6.10: Exercise - Sequential Analysis of the P3b

A classic finding in the ERP literature is that the P3b component elicited by an oddball is smaller if the previous trial was also an oddball than if the previous trial was a standard (Squires et al., 1976). In this exercise, we will perform a sequential analysis to see this effect using the ERP CORE P3b paradigm. This will bring up some important general issues about ERPs as well as showing you more about the process of assigning events to bins.

I’ve provided a bin descriptor file for this analysis named BDF_P3_Sequential.txt—go ahead and open it in the Matlab text editor (by double-clicking it in the Current Folder pane). You’ll see that we have 4 bins: Bin 1, Rare preceded by Rare; Bin 2, Rare preceded by Frequent; Bin 3, Frequent preceded by Rare; Bin 4, Frequent preceded by Frequent. The bin descriptors were modified to require that the time-locking stimulus was preceded by either the Rare or Frequent stimulus and a correct response. For example, Bin 1 is defined as:

{11;22;33;44;55}{201}.{11;22;33;44;55}{t<200-1000>201}

Okay, let’s make some ERPs with these bins. Quit and restart EEGLAB so that everything is fresh, and then load the original dataset again (12_P3_corrected.set). Now run BINLISTER, using BDF_P3_ Sequential.txt as the bin descriptor file. We’ll need the resulting dataset for a later exercise, so name it 12_P3_corrected_elist_bins_seq, and save it as a file named 12_P3_corrected_elist_bins_seq.set.

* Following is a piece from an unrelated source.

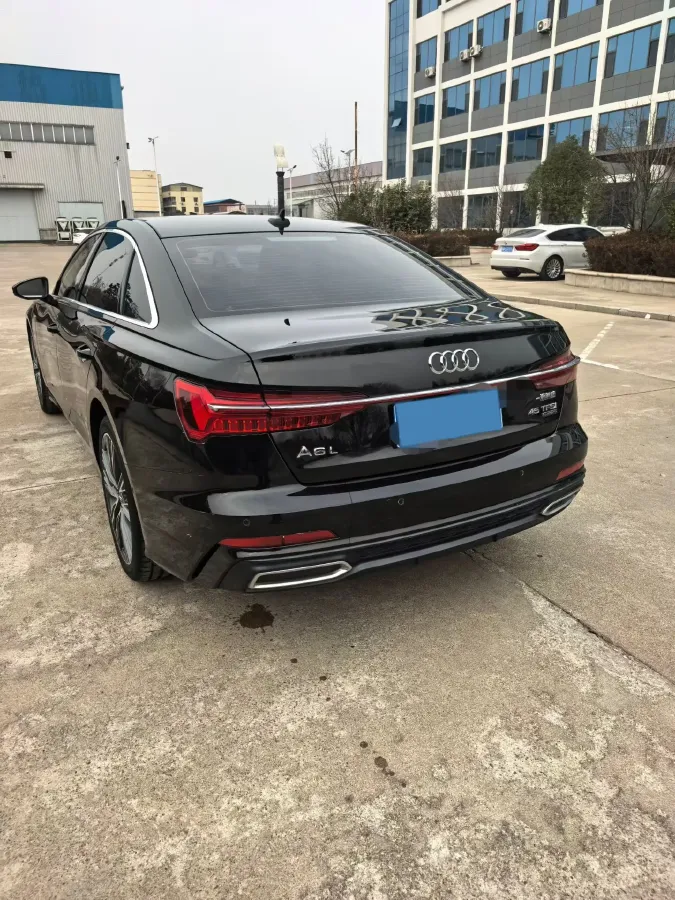 2021 Audi A6L 2.0T 224HP L4 7DCT,autocango,china used car exporter,china ev exporter,chinese used car exporter,chinese used ev exporter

Take a look at the new EventList text file to see how many trials we have in each bin. There were only 6 Rare trials that were preceded by Rare trials (with correct responses on both trials). That’s not a lot! This was a pretty short experiment (about 10 minutes), and we would ordinarily use a longer session with a lot more trials to do a sequential analysis. In fact, when I was developing this exercise, the first subject I tried didn’t have a clear sequential effect; there was a hint of an effect, but the data were so noisy that it wasn’t very clear. I then wrote a script to do the analysis for all the participants (which is provided in the Chapter_6 folder). Fortunately, when I looked at the grand average, I saw the nice effect shown on the left of Screenshot 6.6, in which the P3b for the Rare stimulus was clearly larger when the preceding trial was the Frequent stimulus than when it was the Rare stimulus. I then looked for a participant who exhibited this effect clearly, and I used this participant (Subject 12) for all the exercises in this chapter.

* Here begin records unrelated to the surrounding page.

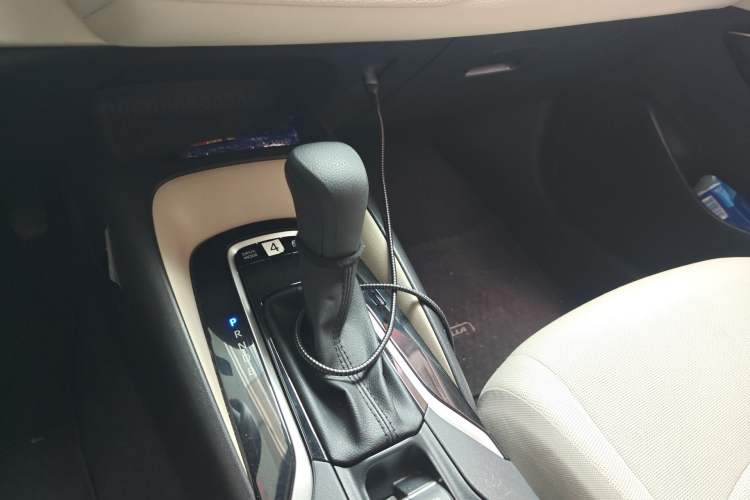 Used Toyota Corolla 2021 Dual-Motor 1.8L E-CVT Elite Edition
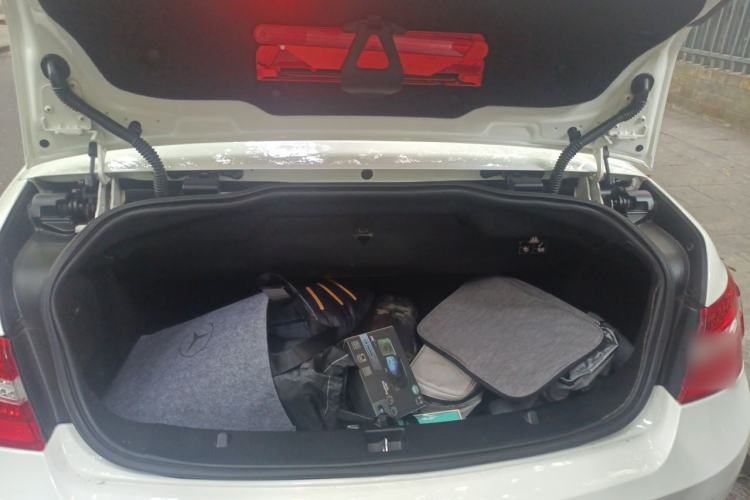 Used Mercedes-Benz E-Class 2012 E 260 CGI Convertible Trunk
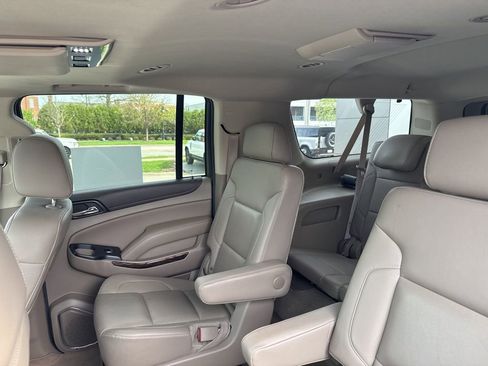 Used 2016 GMC Yukon XL SLT w/ Open Road Package image 11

The next step is to epoch the data (EEGLAB > ERPLAB > Extract bin-based epochs). Make sure that the epoch time range is set to -200 800 and the baseline correction period is set to Pre. Click RUN and name the resulting dataset whatever you want. Now average the data. You should name the resulting ERPset 12_P3_Sequential and save it as a file named 12_P3_Sequential.erp. Now plot the data for the Rare stimuli (Bins 1 and 2). If you look at the Pz channel, you should see something like the waveforms shown on the right of Screenshot 6.6. Once again, we’ve successfully replicated a finding from prior research!

However, we need to worry about the data quality given the small number of trials. Take a look at the aSME values for Bins 1 and 2 (EEGLAB > ERPLAB > Data Quality options > Show Data Quality measures in a table). You’ll see that most of the values are worse (higher) for Bin 1 than for Bin 2, which is not surprising given that we had 6 trials in Bin 1 and 22 trials in Bin 2. However, if you look at the Pz channel from 300 to 800 ms, you’ll see that the aSME values are only slightly higher for Bin 1 than for Bin 2. I think this was just good luck: by chance, this channel didn’t show a lot of trial-to-trial variability in P3b amplitude in Bin 1, so the standard error was pretty good despite the small number of trials. This makes the data from the Rare-preceded-by-Rare condition somewhat believable. However, the nice big effect in the grand average is what really makes it believable.